Black Women for Wellness also wants to empower consumers and stylists to seek out healthier products, even if they have to pay more and travel longer distances to get them. Duncan believes these pain points are worth it and even encourages stylists to inform their clients about the adverse effects of the products they use.
Duncan also warns against falling for “green labeling,” where manufacturers slap “organic” labels onto their products without listing the actual ingredients. “Because they’re not regulated by the government, they’re not required to list ingredients, so they can get away with this,” she says.
Making your own, all-natural hair care products by searching the Internet for homemade recipes is another approach Duncan recommends. If you’re in the L.A. area, she invites you to come to Black Women for Wellness’s headquarters to learn about its D.I.Y. beauty-product seminars. Plus, the organization intends to make your shopping trips easier by soon featuring a downloadable “purse card” on its website listing all of the major harmful ingredients to avoid. (Until then, you can email firstname.lastname@example.org to have a purse card sent to you.)

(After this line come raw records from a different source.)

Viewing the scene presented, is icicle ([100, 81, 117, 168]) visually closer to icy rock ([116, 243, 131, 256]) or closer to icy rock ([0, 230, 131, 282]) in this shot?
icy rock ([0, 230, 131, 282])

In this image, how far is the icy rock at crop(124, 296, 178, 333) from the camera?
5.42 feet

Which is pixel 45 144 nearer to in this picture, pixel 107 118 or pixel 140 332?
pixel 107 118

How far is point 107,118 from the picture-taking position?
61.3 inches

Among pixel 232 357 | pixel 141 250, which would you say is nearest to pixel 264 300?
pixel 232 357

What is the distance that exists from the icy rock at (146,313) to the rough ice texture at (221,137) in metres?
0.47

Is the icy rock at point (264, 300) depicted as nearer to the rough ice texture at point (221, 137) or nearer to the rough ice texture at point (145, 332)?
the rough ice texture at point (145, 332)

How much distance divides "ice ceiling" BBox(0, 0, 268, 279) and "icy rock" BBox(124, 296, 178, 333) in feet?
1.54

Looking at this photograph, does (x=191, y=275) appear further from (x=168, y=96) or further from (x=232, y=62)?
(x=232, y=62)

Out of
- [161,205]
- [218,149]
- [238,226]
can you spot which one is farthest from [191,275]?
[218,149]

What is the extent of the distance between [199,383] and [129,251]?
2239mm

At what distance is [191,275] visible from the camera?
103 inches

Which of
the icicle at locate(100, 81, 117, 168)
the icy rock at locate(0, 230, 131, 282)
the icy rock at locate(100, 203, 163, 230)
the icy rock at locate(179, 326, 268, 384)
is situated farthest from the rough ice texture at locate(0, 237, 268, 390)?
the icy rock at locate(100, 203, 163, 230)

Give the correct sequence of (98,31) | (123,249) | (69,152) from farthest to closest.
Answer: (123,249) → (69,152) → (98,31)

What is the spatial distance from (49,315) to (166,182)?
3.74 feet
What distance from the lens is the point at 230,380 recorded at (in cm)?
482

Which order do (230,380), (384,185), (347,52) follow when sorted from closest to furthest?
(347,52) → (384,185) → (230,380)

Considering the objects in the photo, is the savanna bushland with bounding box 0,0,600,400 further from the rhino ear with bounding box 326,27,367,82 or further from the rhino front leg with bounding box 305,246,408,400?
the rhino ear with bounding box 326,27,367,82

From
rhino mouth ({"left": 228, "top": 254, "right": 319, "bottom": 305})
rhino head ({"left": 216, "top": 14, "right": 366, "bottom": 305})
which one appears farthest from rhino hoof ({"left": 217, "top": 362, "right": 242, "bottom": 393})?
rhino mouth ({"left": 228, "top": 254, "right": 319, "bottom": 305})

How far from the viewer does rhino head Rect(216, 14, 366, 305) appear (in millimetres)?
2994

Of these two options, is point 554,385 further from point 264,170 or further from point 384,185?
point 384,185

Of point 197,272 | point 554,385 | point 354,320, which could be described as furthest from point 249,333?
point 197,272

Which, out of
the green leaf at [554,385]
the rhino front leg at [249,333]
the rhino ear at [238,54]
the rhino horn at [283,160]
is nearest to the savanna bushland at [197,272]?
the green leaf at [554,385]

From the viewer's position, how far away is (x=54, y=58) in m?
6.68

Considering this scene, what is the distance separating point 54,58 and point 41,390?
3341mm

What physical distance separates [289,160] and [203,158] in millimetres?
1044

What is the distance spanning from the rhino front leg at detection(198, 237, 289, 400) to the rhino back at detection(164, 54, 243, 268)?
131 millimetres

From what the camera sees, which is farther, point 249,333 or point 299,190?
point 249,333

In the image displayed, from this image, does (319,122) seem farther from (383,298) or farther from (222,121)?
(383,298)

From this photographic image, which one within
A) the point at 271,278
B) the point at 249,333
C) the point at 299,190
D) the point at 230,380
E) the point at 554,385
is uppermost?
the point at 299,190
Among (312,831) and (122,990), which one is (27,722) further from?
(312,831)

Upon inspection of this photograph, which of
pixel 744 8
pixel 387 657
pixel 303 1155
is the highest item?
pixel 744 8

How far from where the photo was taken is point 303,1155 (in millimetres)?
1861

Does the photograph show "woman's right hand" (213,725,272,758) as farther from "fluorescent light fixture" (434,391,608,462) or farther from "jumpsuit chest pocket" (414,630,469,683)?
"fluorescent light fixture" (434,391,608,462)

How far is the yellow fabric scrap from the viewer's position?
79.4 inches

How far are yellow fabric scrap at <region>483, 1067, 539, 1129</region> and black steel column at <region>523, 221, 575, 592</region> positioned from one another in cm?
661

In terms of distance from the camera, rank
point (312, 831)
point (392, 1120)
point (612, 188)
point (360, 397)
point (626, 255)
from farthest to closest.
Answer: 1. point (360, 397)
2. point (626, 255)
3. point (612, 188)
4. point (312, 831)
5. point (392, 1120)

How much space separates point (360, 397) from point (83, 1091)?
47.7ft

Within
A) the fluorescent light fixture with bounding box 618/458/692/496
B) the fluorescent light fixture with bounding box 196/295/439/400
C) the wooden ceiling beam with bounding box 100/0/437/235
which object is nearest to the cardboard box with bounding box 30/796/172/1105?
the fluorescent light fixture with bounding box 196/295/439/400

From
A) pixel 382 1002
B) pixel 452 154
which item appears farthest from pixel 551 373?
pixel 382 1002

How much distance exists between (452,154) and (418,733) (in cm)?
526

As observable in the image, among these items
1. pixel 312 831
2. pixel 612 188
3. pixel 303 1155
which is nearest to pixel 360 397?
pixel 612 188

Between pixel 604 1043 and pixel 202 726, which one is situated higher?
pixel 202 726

Other solutions? Thought leaders interviewed for the report suggested educational seminars, engaging directly with beauty shops, and encouraging women who have suffered major consequences from exposure to toxins to share their personal stories.
Finally, a greater acceptance of black women’s natural hair is the key to ending all of these problems. “All hair is good; there is no bad hair,” said one hair care professional interviewed for the study. “Good hair is growing hair. Good hair is when it [doesn’t] hurt.”